* _EXERCISE INSTRUCTIONS_:
Whatever the records hold, copy it exactly and completely.

* _SOURCE MATERIAL_:
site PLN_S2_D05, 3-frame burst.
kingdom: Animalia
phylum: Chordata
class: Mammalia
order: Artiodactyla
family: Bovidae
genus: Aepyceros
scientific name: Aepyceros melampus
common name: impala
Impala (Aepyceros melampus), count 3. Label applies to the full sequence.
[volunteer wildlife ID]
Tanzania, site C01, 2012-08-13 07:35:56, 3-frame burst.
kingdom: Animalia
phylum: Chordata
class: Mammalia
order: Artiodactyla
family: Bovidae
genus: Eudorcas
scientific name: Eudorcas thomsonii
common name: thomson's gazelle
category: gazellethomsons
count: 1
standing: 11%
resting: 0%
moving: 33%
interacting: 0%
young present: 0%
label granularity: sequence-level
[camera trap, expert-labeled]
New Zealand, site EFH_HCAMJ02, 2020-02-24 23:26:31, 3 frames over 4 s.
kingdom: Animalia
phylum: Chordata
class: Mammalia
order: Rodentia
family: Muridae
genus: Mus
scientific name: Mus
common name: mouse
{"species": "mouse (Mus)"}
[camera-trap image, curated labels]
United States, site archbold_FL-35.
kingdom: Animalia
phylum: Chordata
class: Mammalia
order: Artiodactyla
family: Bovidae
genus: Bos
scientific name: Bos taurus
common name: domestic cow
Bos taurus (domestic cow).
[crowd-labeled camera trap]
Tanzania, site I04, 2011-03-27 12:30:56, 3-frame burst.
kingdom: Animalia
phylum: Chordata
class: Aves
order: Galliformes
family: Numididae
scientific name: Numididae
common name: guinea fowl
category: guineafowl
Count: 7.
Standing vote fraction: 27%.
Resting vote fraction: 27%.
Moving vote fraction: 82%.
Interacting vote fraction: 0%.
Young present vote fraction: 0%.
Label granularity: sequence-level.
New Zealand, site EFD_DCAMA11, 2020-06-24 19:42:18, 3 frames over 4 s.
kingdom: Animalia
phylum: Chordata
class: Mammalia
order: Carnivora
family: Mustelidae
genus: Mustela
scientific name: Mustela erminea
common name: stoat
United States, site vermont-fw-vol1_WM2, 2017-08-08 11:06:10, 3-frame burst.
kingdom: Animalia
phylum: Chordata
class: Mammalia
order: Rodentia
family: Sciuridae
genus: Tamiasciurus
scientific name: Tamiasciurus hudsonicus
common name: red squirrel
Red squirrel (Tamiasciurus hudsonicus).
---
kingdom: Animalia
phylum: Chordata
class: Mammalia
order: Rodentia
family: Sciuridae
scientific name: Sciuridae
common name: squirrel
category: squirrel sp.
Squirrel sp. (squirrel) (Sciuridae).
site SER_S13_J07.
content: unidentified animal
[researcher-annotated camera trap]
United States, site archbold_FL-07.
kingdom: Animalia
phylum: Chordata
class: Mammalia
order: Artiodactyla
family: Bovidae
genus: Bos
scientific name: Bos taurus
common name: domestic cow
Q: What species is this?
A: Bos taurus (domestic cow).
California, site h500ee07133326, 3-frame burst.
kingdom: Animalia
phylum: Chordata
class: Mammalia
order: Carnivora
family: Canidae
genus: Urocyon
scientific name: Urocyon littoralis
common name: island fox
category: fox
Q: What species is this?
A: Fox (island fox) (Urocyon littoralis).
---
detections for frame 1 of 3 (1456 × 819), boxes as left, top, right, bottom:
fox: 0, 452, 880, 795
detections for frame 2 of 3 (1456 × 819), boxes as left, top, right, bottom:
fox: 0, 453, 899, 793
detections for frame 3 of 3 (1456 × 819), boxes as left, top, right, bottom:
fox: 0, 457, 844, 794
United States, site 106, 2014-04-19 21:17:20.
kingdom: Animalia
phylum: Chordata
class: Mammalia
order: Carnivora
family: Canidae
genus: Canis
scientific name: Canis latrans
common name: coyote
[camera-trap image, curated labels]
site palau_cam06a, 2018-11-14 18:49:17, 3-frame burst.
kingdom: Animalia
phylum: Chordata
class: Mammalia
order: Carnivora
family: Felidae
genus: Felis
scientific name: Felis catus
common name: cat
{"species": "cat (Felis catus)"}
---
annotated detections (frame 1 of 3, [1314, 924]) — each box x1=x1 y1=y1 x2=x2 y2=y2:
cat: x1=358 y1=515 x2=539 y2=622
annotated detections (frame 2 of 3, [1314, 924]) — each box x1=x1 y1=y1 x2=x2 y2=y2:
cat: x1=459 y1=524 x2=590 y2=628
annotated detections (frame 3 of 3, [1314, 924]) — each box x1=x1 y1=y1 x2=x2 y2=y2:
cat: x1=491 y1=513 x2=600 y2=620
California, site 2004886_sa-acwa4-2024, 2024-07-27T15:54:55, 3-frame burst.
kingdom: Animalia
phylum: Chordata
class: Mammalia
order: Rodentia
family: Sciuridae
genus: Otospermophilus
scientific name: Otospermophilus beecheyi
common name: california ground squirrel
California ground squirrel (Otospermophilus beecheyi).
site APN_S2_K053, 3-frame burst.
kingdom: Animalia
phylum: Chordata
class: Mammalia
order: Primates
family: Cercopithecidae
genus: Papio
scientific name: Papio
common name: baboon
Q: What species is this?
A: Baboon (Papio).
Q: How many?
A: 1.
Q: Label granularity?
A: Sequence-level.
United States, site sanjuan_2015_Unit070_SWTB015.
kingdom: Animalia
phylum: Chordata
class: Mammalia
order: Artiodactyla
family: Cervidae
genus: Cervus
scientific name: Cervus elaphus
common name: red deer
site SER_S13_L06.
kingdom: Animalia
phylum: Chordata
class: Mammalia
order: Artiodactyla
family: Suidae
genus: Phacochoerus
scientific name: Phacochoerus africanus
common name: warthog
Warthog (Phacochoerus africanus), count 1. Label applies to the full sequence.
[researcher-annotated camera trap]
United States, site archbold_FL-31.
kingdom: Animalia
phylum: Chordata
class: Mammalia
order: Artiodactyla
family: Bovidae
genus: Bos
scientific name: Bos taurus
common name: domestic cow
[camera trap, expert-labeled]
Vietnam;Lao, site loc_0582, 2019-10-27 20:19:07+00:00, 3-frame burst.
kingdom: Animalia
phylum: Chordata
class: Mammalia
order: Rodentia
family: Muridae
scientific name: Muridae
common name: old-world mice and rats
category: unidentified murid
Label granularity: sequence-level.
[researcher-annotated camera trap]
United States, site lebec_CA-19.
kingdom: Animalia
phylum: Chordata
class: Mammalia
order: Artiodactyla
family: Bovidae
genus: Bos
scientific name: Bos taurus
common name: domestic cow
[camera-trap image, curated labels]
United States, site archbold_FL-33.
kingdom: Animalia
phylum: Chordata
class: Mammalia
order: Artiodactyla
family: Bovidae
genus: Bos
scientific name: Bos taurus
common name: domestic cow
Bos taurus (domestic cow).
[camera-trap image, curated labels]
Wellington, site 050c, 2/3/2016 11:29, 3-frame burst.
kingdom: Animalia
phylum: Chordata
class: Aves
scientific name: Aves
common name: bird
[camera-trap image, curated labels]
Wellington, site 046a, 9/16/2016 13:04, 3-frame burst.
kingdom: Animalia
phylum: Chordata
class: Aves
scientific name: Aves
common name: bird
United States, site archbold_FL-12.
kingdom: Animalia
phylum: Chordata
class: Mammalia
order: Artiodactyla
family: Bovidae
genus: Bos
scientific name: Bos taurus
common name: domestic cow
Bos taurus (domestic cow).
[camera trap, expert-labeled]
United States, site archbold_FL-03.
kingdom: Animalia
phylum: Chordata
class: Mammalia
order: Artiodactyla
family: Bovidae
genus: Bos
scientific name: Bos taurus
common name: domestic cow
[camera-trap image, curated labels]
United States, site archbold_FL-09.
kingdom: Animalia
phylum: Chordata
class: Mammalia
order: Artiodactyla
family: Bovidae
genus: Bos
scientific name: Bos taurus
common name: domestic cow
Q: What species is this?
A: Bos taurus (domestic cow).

* _RESULT OF THE TASK_:
site PLN_S2_D05, 3-frame burst.
kingdom: Animalia
phylum: Chordata
class: Mammalia
order: Artiodactyla
family: Bovidae
genus: Aepyceros
scientific name: Aepyceros melampus
common name: impala
Impala (Aepyceros melampus), count 3. Label applies to the full sequence.
[volunteer wildlife ID]
Tanzania, site C01, 2012-08-13 07:35:56, 3-frame burst.
kingdom: Animalia
phylum: Chordata
class: Mammalia
order: Artiodactyla
family: Bovidae
genus: Eudorcas
scientific name: Eudorcas thomsonii
common name: thomson's gazelle
category: gazellethomsons
count: 1
standing: 11%
resting: 0%
moving: 33%
interacting: 0%
young present: 0%
label granularity: sequence-level
[camera trap, expert-labeled]
New Zealand, site EFH_HCAMJ02, 2020-02-24 23:26:31, 3 frames over 4 s.
kingdom: Animalia
phylum: Chordata
class: Mammalia
order: Rodentia
family: Muridae
genus: Mus
scientific name: Mus
common name: mouse
{"species": "mouse (Mus)"}
[camera-trap image, curated labels]
United States, site archbold_FL-35.
kingdom: Animalia
phylum: Chordata
class: Mammalia
order: Artiodactyla
family: Bovidae
genus: Bos
scientific name: Bos taurus
common name: domestic cow
Bos taurus (domestic cow).
[crowd-labeled camera trap]
Tanzania, site I04, 2011-03-27 12:30:56, 3-frame burst.
kingdom: Animalia
phylum: Chordata
class: Aves
order: Galliformes
family: Numididae
scientific name: Numididae
common name: guinea fowl
category: guineafowl
Count: 7.
Standing vote fraction: 27%.
Resting vote fraction: 27%.
Moving vote fraction: 82%.
Interacting vote fraction: 0%.
Young present vote fraction: 0%.
Label granularity: sequence-level.
New Zealand, site EFD_DCAMA11, 2020-06-24 19:42:18, 3 frames over 4 s.
kingdom: Animalia
phylum: Chordata
class: Mammalia
order: Carnivora
family: Mustelidae
genus: Mustela
scientific name: Mustela erminea
common name: stoat
United States, site vermont-fw-vol1_WM2, 2017-08-08 11:06:10, 3-frame burst.
kingdom: Animalia
phylum: Chordata
class: Mammalia
order: Rodentia
family: Sciuridae
genus: Tamiasciurus
scientific name: Tamiasciurus hudsonicus
common name: red squirrel
Red squirrel (Tamiasciurus hudsonicus).
---
kingdom: Animalia
phylum: Chordata
class: Mammalia
order: Rodentia
family: Sciuridae
scientific name: Sciuridae
common name: squirrel
category: squirrel sp.
Squirrel sp. (squirrel) (Sciuridae).
site SER_S13_J07.
content: unidentified animal
[researcher-annotated camera trap]
United States, site archbold_FL-07.
kingdom: Animalia
phylum: Chordata
class: Mammalia
order: Artiodactyla
family: Bovidae
genus: Bos
scientific name: Bos taurus
common name: domestic cow
Q: What species is this?
A: Bos taurus (domestic cow).
California, site h500ee07133326, 3-frame burst.
kingdom: Animalia
phylum: Chordata
class: Mammalia
order: Carnivora
family: Canidae
genus: Urocyon
scientific name: Urocyon littoralis
common name: island fox
category: fox
Q: What species is this?
A: Fox (island fox) (Urocyon littoralis).
---
detections for frame 1 of 3 (1456 × 819), boxes as left, top, right, bottom:
fox: 0, 452, 880, 795
detections for frame 2 of 3 (1456 × 819), boxes as left, top, right, bottom:
fox: 0, 453, 899, 793
detections for frame 3 of 3 (1456 × 819), boxes as left, top, right, bottom:
fox: 0, 457, 844, 794
United States, site 106, 2014-04-19 21:17:20.
kingdom: Animalia
phylum: Chordata
class: Mammalia
order: Carnivora
family: Canidae
genus: Canis
scientific name: Canis latrans
common name: coyote
[camera-trap image, curated labels]
site palau_cam06a, 2018-11-14 18:49:17, 3-frame burst.
kingdom: Animalia
phylum: Chordata
class: Mammalia
order: Carnivora
family: Felidae
genus: Felis
scientific name: Felis catus
common name: cat
{"species": "cat (Felis catus)"}
---
annotated detections (frame 1 of 3, [1314, 924]) — each box x1=x1 y1=y1 x2=x2 y2=y2:
cat: x1=358 y1=515 x2=539 y2=622
annotated detections (frame 2 of 3, [1314, 924]) — each box x1=x1 y1=y1 x2=x2 y2=y2:
cat: x1=459 y1=524 x2=590 y2=628
annotated detections (frame 3 of 3, [1314, 924]) — each box x1=x1 y1=y1 x2=x2 y2=y2:
cat: x1=491 y1=513 x2=600 y2=620
California, site 2004886_sa-acwa4-2024, 2024-07-27T15:54:55, 3-frame burst.
kingdom: Animalia
phylum: Chordata
class: Mammalia
order: Rodentia
family: Sciuridae
genus: Otospermophilus
scientific name: Otospermophilus beecheyi
common name: california ground squirrel
California ground squirrel (Otospermophilus beecheyi).
site APN_S2_K053, 3-frame burst.
kingdom: Animalia
phylum: Chordata
class: Mammalia
order: Primates
family: Cercopithecidae
genus: Papio
scientific name: Papio
common name: baboon
Q: What species is this?
A: Baboon (Papio).
Q: How many?
A: 1.
Q: Label granularity?
A: Sequence-level.
United States, site sanjuan_2015_Unit070_SWTB015.
kingdom: Animalia
phylum: Chordata
class: Mammalia
order: Artiodactyla
family: Cervidae
genus: Cervus
scientific name: Cervus elaphus
common name: red deer
site SER_S13_L06.
kingdom: Animalia
phylum: Chordata
class: Mammalia
order: Artiodactyla
family: Suidae
genus: Phacochoerus
scientific name: Phacochoerus africanus
common name: warthog
Warthog (Phacochoerus africanus), count 1. Label applies to the full sequence.
[researcher-annotated camera trap]
United States, site archbold_FL-31.
kingdom: Animalia
phylum: Chordata
class: Mammalia
order: Artiodactyla
family: Bovidae
genus: Bos
scientific name: Bos taurus
common name: domestic cow
[camera trap, expert-labeled]
Vietnam;Lao, site loc_0582, 2019-10-27 20:19:07+00:00, 3-frame burst.
kingdom: Animalia
phylum: Chordata
class: Mammalia
order: Rodentia
family: Muridae
scientific name: Muridae
common name: old-world mice and rats
category: unidentified murid
Label granularity: sequence-level.
[researcher-annotated camera trap]
United States, site lebec_CA-19.
kingdom: Animalia
phylum: Chordata
class: Mammalia
order: Artiodactyla
family: Bovidae
genus: Bos
scientific name: Bos taurus
common name: domestic cow
[camera-trap image, curated labels]
United States, site archbold_FL-33.
kingdom: Animalia
phylum: Chordata
class: Mammalia
order: Artiodactyla
family: Bovidae
genus: Bos
scientific name: Bos taurus
common name: domestic cow
Bos taurus (domestic cow).
[camera-trap image, curated labels]
Wellington, site 050c, 2/3/2016 11:29, 3-frame burst.
kingdom: Animalia
phylum: Chordata
class: Aves
scientific name: Aves
common name: bird
[camera-trap image, curated labels]
Wellington, site 046a, 9/16/2016 13:04, 3-frame burst.
kingdom: Animalia
phylum: Chordata
class: Aves
scientific name: Aves
common name: bird
United States, site archbold_FL-12.
kingdom: Animalia
phylum: Chordata
class: Mammalia
order: Artiodactyla
family: Bovidae
genus: Bos
scientific name: Bos taurus
common name: domestic cow
Bos taurus (domestic cow).
[camera trap, expert-labeled]
United States, site archbold_FL-03.
kingdom: Animalia
phylum: Chordata
class: Mammalia
order: Artiodactyla
family: Bovidae
genus: Bos
scientific name: Bos taurus
common name: domestic cow
[camera-trap image, curated labels]
United States, site archbold_FL-09.
kingdom: Animalia
phylum: Chordata
class: Mammalia
order: Artiodactyla
family: Bovidae
genus: Bos
scientific name: Bos taurus
common name: domestic cow
Q: What species is this?
A: Bos taurus (domestic cow).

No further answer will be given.